(Host) The head of the Entergy Corporation says the company will seek state permission to operate the Vermont Yankee plant for another 20 years.
Entergy CEO Wayne Leonard says a recent ruling by a federal court means the state should issue a new permit without delay.
VPR’s John Dillon has more:
(Dillon) Wayne Leonard’s comments were his first since Entergy won a federal court ruling that struck down a state law that would have forced the plant to close in March.
Leonard told investors in a conference call that Entergy may also try to collect its legal fees from the state now that it has won in federal court.
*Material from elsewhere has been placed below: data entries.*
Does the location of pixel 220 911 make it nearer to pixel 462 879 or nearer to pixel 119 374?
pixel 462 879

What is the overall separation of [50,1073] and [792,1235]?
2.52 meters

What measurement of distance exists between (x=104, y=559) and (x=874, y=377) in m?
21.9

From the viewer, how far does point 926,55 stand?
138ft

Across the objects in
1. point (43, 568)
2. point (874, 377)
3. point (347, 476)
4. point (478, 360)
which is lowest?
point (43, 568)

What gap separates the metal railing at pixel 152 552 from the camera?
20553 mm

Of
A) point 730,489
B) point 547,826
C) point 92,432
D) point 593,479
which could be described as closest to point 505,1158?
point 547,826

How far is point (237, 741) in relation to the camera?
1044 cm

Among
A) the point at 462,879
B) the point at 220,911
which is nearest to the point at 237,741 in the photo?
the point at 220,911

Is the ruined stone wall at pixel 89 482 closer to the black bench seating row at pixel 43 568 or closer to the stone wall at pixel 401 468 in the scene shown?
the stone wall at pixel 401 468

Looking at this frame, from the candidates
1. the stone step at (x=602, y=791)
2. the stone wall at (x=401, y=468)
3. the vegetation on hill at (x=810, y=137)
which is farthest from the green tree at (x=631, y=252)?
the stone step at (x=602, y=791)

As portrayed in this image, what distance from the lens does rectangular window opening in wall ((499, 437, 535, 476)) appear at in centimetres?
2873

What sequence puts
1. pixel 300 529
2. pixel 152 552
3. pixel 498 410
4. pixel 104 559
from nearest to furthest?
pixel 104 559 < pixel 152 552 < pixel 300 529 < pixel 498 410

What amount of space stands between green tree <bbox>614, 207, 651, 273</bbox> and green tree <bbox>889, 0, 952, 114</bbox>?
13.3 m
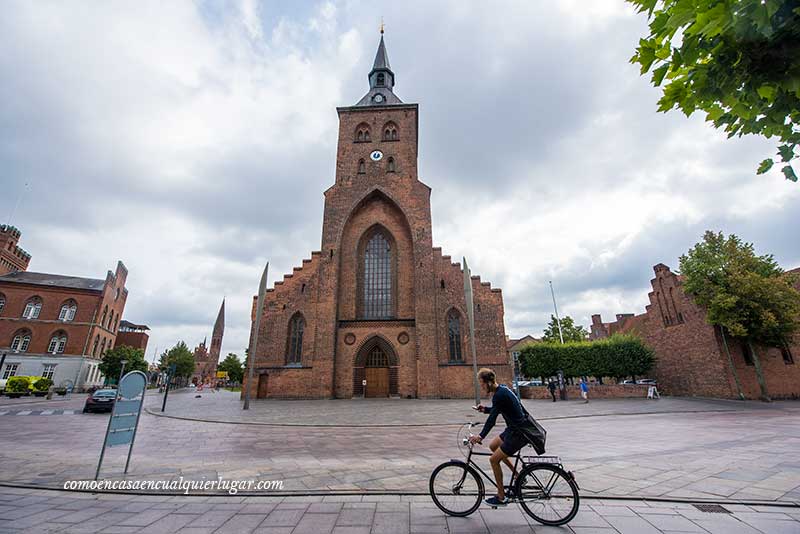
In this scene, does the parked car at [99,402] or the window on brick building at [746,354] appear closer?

(Leonard) "In addition, today we filed a motion with the Vermont Public Service Board asking the board to take action in the existing CPG docket without further proceeding, to grant a new CPG or extend the existing one to permit operations of VY through March 21, 2032."
(Dillon) The CPG that Leonard refers to is the "certificate of public good" that Entergy needs from the state.
Leonard said the Public Service Board completed its review of Entergy’s case in 2009, although a final decision was put on hold as the Legislature debated Yankee’s continued operation. U-S District Judge Garvan Murtha struck down the law allowing the legislative veto over Yankee. But the judge left a role for Public Service Board to decide Yankee’s future.
According to Leonard, Vermont regulators do not need to hold more hearings because the scope of their review was restricted by Murtha’s decision.
(Leonard) "With the judge finding that no nuclear safety or power contract issues can be the basis for denial we believe there is nothing standing in the way of a new CPG."
(Dillon) The state Department of Public Service represents ratepayers and the Shumlin Administration in hearings before the board. Commissioner Elizabeth Miller said she hasn’t had time to fully review Entergy’s request for a new state certificate without additional hearings. But she said the Public Service Board may want to look at how the utility landscape has changed since 2009.
(Miller) "That’s an interesting question. What would have to happen is a look at what the record, what has happened in the interim and how that compares with the criteria that the board has to apply. And I think that’s the inquiry we’ll be making."
(Dillon) In the two and a half years since the PSB held hearings in the Yankee case, wholesale electricity prices have changed and Vermont utilities have lined up replacement power from other sources.
Bob Stannard is a lobbyist for Citizens Action Network, a group that wants Yankee shutdown. He said the Public Service Board has to decide whether Yankee’s continued operation is in the public interest.
(Stannard) "We’re not doing any business with this company. And the only thing we’re getting from them is leaks, a heated river, radiation in the ground and frankly mistruths and misrepresentation. With the exception of a handful of jobs down there I don’t see that there’s any public good in keeping this entity going."
(Dillon) Entergy says there’s no need for the board to review more evidence or take additional testimony. And making that argument to the PSB will be Kathleen Sullivan, the same lawyer who successfully represented Yankee in the federal court case.
For VPR News, I’m John Dillon in Montpelier.